··· TEXT EXCERPT ···

This week, Cooper Union student organizers preparing for an Occupy Wall Street protest against student debt were energized and infuriated by their school’s decision to introduce tuition in the graduate program. In a move announced in the New York Times on Tuesday, Cooper Union will begin charging tuition to students in the graduate program; previously, all students at Cooper Union received full scholarships to attend the prestigious school for art and architecture as part of the university’s historic mission and mandate. Undergraduate education will remain free “for now,” according to the college’s president.

On Wednesday afternoon, students gathered in Cooper Square, a plaza just south of Astor Place, and enclosed by the college’s two buildings: the arched brownstone Foundation Building, and the rippling, gouged metallic facade of 41 Cooper Square. Before marching to Union Square to join a larger demonstration there, Cooper students condemned the actions of the school board.

Eduardo Alfonso, an undergraduate studying architecture at Cooper, watched the protest from steps on the park’s north side. He said that in the small school, the contentious decision has been subject to considerable discussion and speculation. “There’s a question,” he said, “if the compromise with the graduate program is priming for future changes.”

Aaron Fowler, an undergraduate in Cooper Union’s art school, said that the decision had been first announced in the New York Times, not to the student body directly. “It really changes the dynamic of the school,” said Fowler, citing Cooper Union’s 110-year mission to provide free education. Fowler said that this mission, now being called in to question, provides an “even playing field” for prospective students to compete on merit, not money.

One demonstrator took his protest to a new level — quite literally. Jesse Kreuzer, a Cooper Union alumnus, climbed the towering statue of Peter Cooper, the school’s founder. As passers-by looked up curiously, Kreuzer danced to his iPod and waved his large sign: “NO TUITION IT’S OUR MISSION.”

NYU Local spoke with Kreuzer by phone from the plaza some 30 feet below. “This is a stunt for media attention,” Kreuzer admitted, “but they don’t seem to be paying much attention.” Kreuzer agrees that Cooper’s tuition-free model is central to its identify. “It’s what makes this school what it is. It’s what makes it so beautiful.”

Kreuzer, like many of his peers, takes pride in Cooper’s unique tuition-free model. “Few institutions of higher learning that are free. The Board is talking about charging tuition which goes against the 100-year mission,” he said. “If that were to happen, it would represent the death of an ideal.”

At the time, Kreuzer said that the police “don’t seem to care,” and considered climbing down to march to the larger rally in Union Square. Within a few hours, however, NYPD had taped off the area around the statue and were working to coax the 23-year-old alumnus down. He got his press coverage: New York Times’ East Village Local blog reported that at 6:44, the activist was retrieved from the top of the statue in an NYPD cherry picker and placed under arrest.

···

**REQUIRED TASK A:**
Answer these from the Cooper Union protest report:
(i) Which Cooper Union building is described as arched brownstone?
(ii) Whose statue did Jesse Kreuzer climb?
(iii) At what time was the activist retrieved from the top of the statue?
**REQUIRED TASK B:** Reproduce the Cooper Union protest report from "Aaron Fowler, an" to "merit, not money.".
Rely only on the Cooper Union protest report for your answers.

··· DATA ENTRIES ···

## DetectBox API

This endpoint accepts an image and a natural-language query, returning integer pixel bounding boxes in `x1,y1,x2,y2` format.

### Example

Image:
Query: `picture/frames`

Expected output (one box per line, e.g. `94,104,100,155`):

···

**EXERCISE ANSWER A:**
(i) The Foundation Building
(ii) Peter Cooper's, the school's founder
(iii) 6:44

**EXERCISE ANSWER B:**
Aaron Fowler, an undergraduate in Cooper Union’s art school, said that the decision had been first announced in the New York Times, not to the student body directly. “It really changes the dynamic of the school,” said Fowler, citing Cooper Union’s 110-year mission to provide free education. Fowler said that this mission, now being called in to question, provides an “even playing field” for prospective students to compete on merit, not money.